***** TEXT TO READ *****

Anyway, that’s just scratching the surface. (I wrote about all this stuff in an old American Prospect piece I still remember fondly.) It leaves us with two big questions.

How much to pay, how fast to drive

First, how much would it cost a city to build a transportation system like that — fleets of smart, lightweight electric vehicles, available on demand to subscribers — and would it be worth it? Questions like this are incredibly difficult to answer. How to quantify all those changes in behavior, public health, road capacity, productivity, land use … any attempt to predict all of that and tally it up with a definitive number is just this side of a wild guess. Worse, the costs are usually easier to predict and quantify than the benefits, especially the second- and third-order benefits, so conventional cost-benefit analysis is almost always biased against ambitious, long-term systemic change.

Driverless car!

ShutterstockLook, ma, no feet!

Ultimately, in my humble opinion anyway, the question of whether to pursue a new system, whether it’s transportation, electricity, water, whatever, cannot be settled by economic models. We just don’t know enough about the future, or about systemic change, to achieve that kind of precision — we end up with outcomes that reflect the assumptions we feed in. In the end, it comes down to values: what kind of society and culture we want, what kind of people we want to be, what we owe future generations.

*****

REQUESTS —
a. In the passage on driverless transportation, take everything from "First, how much" down to "Driverless car!" and write it out again, substituting "gains" for "benefits".
b. List the changes that the passage on driverless transportation says are hard to quantify.
c. Extend the passage on driverless transportation, starting after its final sentence.

***** DATA RECORDS *****

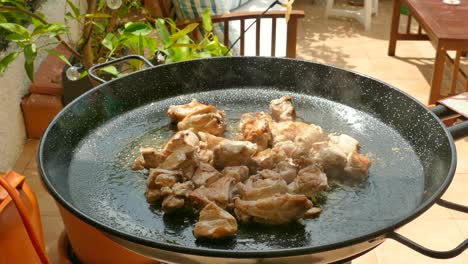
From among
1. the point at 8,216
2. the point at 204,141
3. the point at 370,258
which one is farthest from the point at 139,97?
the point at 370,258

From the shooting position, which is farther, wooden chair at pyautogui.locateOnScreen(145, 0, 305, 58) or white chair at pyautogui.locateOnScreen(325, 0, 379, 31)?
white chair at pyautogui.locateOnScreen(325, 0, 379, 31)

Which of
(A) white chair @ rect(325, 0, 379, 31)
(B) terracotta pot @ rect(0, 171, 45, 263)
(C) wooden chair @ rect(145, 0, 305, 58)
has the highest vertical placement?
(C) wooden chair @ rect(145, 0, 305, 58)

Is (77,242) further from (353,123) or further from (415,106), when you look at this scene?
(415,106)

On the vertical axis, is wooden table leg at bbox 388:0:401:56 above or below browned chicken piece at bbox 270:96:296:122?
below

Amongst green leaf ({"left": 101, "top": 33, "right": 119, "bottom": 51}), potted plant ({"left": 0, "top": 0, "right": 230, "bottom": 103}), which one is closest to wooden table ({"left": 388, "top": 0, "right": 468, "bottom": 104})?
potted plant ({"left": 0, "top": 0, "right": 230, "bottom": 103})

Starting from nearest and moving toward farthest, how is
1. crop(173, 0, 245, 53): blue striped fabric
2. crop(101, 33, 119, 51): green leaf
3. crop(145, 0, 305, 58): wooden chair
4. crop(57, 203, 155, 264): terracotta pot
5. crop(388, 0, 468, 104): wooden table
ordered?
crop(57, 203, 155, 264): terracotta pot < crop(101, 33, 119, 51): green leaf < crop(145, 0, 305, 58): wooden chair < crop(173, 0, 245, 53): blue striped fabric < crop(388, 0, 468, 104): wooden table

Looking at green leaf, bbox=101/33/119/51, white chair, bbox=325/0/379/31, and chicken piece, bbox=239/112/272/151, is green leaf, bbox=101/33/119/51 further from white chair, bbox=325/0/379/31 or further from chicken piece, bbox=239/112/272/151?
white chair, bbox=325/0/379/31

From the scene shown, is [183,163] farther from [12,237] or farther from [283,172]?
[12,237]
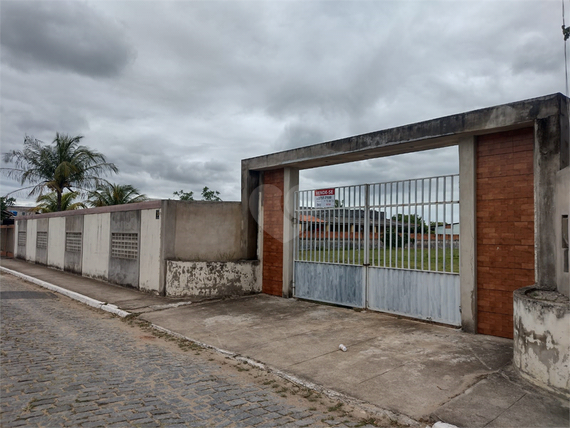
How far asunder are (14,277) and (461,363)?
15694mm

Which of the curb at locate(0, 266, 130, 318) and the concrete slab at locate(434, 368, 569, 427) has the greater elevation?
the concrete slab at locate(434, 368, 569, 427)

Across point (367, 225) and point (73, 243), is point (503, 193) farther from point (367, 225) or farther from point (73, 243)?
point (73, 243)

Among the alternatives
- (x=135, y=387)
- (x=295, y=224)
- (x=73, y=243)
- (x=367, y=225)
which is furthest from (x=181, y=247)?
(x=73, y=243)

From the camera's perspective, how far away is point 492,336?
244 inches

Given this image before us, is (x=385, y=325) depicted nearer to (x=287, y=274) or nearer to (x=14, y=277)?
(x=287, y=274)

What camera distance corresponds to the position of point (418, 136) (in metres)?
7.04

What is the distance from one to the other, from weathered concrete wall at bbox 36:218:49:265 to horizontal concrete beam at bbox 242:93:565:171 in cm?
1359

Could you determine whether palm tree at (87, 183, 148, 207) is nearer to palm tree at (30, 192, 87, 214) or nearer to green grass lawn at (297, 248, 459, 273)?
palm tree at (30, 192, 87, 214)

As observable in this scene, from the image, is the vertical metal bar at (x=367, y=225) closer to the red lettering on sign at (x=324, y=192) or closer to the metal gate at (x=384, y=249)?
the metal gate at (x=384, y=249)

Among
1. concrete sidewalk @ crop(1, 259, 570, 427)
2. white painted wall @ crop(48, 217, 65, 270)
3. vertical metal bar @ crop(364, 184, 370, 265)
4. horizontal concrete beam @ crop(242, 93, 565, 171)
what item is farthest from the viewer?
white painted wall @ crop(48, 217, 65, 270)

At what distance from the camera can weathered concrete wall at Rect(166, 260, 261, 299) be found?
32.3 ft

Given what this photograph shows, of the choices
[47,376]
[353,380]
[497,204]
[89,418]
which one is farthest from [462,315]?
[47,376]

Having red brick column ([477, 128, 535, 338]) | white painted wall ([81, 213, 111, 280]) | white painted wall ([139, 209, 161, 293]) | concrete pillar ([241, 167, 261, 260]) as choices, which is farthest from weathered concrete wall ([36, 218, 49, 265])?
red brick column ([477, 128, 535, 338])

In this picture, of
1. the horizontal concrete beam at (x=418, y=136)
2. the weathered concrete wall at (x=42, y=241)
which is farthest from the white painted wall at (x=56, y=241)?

*****

ANSWERS PER TASK —
a.
First, how much would it cost a city to build a transportation system like that — fleets of smart, lightweight electric vehicles, available on demand to subscribers — and would it be worth it? Questions like this are incredibly difficult to answer. How to quantify all those changes in behavior, public health, road capacity, productivity, land use … any attempt to predict all of that and tally it up with a definitive number is just this side of a wild guess. Worse, the costs are usually easier to predict and quantify than the gains, especially the second- and third-order gains, so conventional cost-benefit analysis is almost always biased against ambitious, long-term systemic change.

Driverless car!

b. behavior, public health, road capacity, productivity, land use

c.
Those are the kinds of questions that people who benefit from the status quo don’t want you to ask. They can tolerate some limited widget-swapping, but systemic change scares them to their bones. So they would very much like to restrict everyone to widget comparisons: Solar electricity is more per kWh than coal electricity. Electric cars are more expensive than gasoline cars. An acre of regenerative agriculture produces lower yield than an acre of industrial ag. They want narrow, intra-system comparisons, not broad comparisons of other possible systems.

The second big question is, assuming we want a new system, how do we get from here to there? How do we build a system like that? System change often appears impossible because of the complex, nested chicken-and-egg problems: Which comes first, the electric cars or the charging infrastructure? You can make smart electric cars much lighter if they’re sharing the road with other smart electric cars, but what about now, when they’re sharing the road with armored behemoths? How do you transition from a gas tax to a user fee when half the cars are smart electrics and half dumb internal combustions? How do you get the public to demand things they don’t yet know could exist? And how do you justify the costs, when the larger systemic benefits of the new order are not yet manifest?

It can seem intractable. And yet we desperately need systemic change. It won’t be enough to plop wind farms down in the same system coal plants operate in, or electric cars in the same system gas cars operate in, or rooftop solar panels in the same suburbs we’re building today. We need to figure out how to use widgets — and policy, and activism, and behavioral science, and every other tool in the toolbox — to accelerate social change in the direction of sustainability.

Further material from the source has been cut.